Certes, rejoindre un groupe constitué n’est jamais une affaire simple. Que ce soit à l’échelle d’un nouvel élève dans sa classe ou d’un repas de famille pour la nouvelle copine du fils préféré, le nouveau venu passe toujours un examen. Personnalité, humour, conformisme... la capacité d’intégration est une gymnastique exigeante. Et même au sein du jury le plus indulgent se cache im- manquablement l’aigri de service, déguisé en juge d’Allemagne de l’Est pour mettre des notes salées à tous les concurrents. Chez les écologistes, cet examen approfondi des convictions peut parfois prendre des allures de recrutement religieux.
La peur de la dilution, le rapport très monopolistique au programme et aux idées défendues cristallisent des comportements individuels qui confinent très vite au sectarisme, et affaiblissent encore plus sûrement l’émergence d’un mouvement social écolo.

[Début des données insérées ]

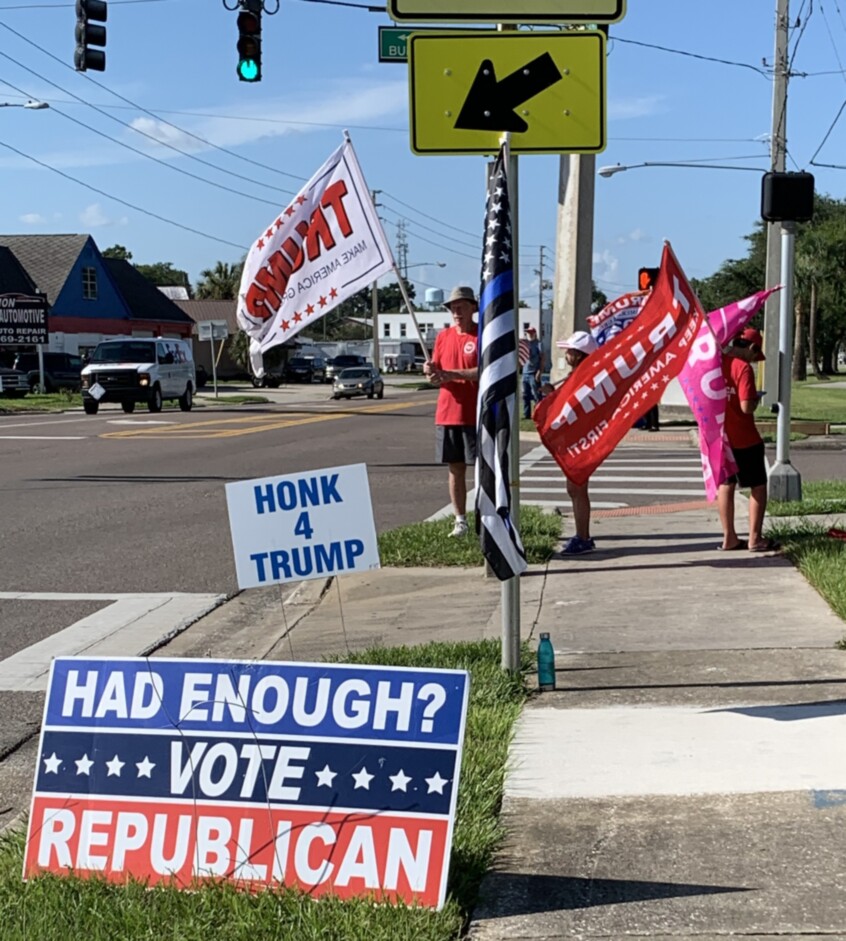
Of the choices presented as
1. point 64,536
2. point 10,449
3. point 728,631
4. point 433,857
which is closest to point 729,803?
point 433,857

Il fut un temps où les écologistes prônaient « la politique autrement », mais comme le constate la philosophe Isabelle Stengers, le problème de ces partis alternatifs c’est qu’ils sont pour la plupart incapables de s’appliquer à eux-mêmes les principes qu’ils défendent pour tous.

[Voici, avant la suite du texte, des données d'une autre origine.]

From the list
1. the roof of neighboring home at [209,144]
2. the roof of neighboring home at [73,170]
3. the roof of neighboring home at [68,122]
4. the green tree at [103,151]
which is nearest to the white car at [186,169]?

Il faut reconnaître que dans la forme, les partis écologistes perdent vite de vue la hauteur de leurs objectifs affichés. « Une condition primordiale pour aboutir à la promotion d’une nouvelle conscience planétaire résidera donc dans notre capacité collective à faire réémerger des systèmes de valeurs échappant au laminage moral, psychologique et social auquel procède la valorisation capitaliste uniquement axée sur le profit économique. La joie de vivre, la solidarité, la compassion à l’égard d’autrui doivent être considérées comme des sentiments en voie de disparition et qu’il convient de protéger, de vivifier, de réimpulser dans de nouvelles voies... » Souvent cité, rarement compris, l’auteur de cette belle définition, Felix Guattari, pensait l’écologie dans sa globalité.
Il n’était pas contre sa formalisation politique par la voie des urnes, et figura même sur la liste des Verts d’Île-de-France aux élections régionales de 1992... l’année de son décès. On se retiendra bien sûr d’y voir une corrélation funeste, mais disons-le tout de go : cette précoce révérence lui aura probablement évité de constater à quel point l’idée qu’il défendait de l’écologie politique aura difficilement survécu aux pratiques de ceux qui s’en réclament.